In a rambling autobiography entitled
"SS Panzergrenadier," former Waffen-SS soldier Hans
Schmidt, who is now an American citizen, writes about the Oradour-sur-Glane
massacre from the SS point of view. In a footnote on page 377
of his book, Schmidt debunks the official story that the villagers
were innocent. The following quote is from his book "SS
Panzergrenadier":
"Almost every French village
in the Limoges area claimed after the war to have been a hotbed
of resistance against the German occupiers. It was so nice to
play the heroes after four years of submission. Alas, according
to postwar French reports, of all the villages in the vicinity,
Oradour-sur-Glane was allegedly totally innocent of anti-German
terrorist activities. It just shows how dumb the Germans are,
always picking on the innocent."
According to Schmidt's book, the Waffen-SS
soldiers of Das Reich Division, the perpetrators of the massacre,
had been stationed from April to June 1944 in the Toulouse area
for rest, recuperation and replenishment, after fighting the
Russians on the Eastern front.
Schmidt claims that during the occupation
of France "German soldiers usually got along very well with
the locals." But, according to Schmidt, this changed soon
after the start of 1944 when the French underground became more
active. He blames the British government for encouraging the
French Resistance activity.
Schmidt wrote that
... about one hundred soldiers of
Das Reich had been murdered or kidnapped by the 'heroes' of the
Maquis (terrorists!) before the division embarked, by road and
train, on the difficult trip to Normandy. In doing so, Das Reich
had to traverse the mountainous area in the surroundings of the
city of Limoges where partisans were especially active.
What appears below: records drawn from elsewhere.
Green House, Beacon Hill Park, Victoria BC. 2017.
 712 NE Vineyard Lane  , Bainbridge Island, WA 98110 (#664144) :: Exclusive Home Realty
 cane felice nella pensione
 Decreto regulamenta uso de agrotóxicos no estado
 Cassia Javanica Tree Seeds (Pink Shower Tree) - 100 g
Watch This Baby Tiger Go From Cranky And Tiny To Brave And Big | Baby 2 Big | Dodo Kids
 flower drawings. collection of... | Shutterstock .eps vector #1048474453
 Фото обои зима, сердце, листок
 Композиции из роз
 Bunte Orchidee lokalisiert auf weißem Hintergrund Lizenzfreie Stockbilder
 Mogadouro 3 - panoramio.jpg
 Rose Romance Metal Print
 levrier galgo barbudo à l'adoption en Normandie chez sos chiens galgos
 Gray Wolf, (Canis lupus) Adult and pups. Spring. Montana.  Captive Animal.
Oradour-sur-Glane was right in the heart
of this area, only 14 miles from Limoges.
In his book, Schmidt tells about the
kidnapping of Sturmbannführer Helmut Kämpfe, the battalion
commander of the 3rd Battalion of Das Reich Division, on the
night of 9 June 1944. Representatives of the French resistance
had sent a ransom note to "Der Führer" battalion
command post on the morning of the 10th of June. Acting on this
information, Sturmbannführer Otto Diekmann, a close personal
friend of Kämpfe, took two platoons from 3rd Company/1st
Battalion/Regiment "Der Führer" to Oradour-sur-Glane
to search for him.
On the search for this "beloved
officer," Diekmann's men had discovered a burned-out German
ambulance that had been set on fire, apparently by the partisans,
near the southern entrance to the village of Oradour-sur-Glane.
The driver of the ambulance had been tied to the steering wheel
with wire. He had been burned alive, along with the man sitting
next to him in the passenger seat, and four wounded soldiers
inside the ambulance, according to Schmidt's book.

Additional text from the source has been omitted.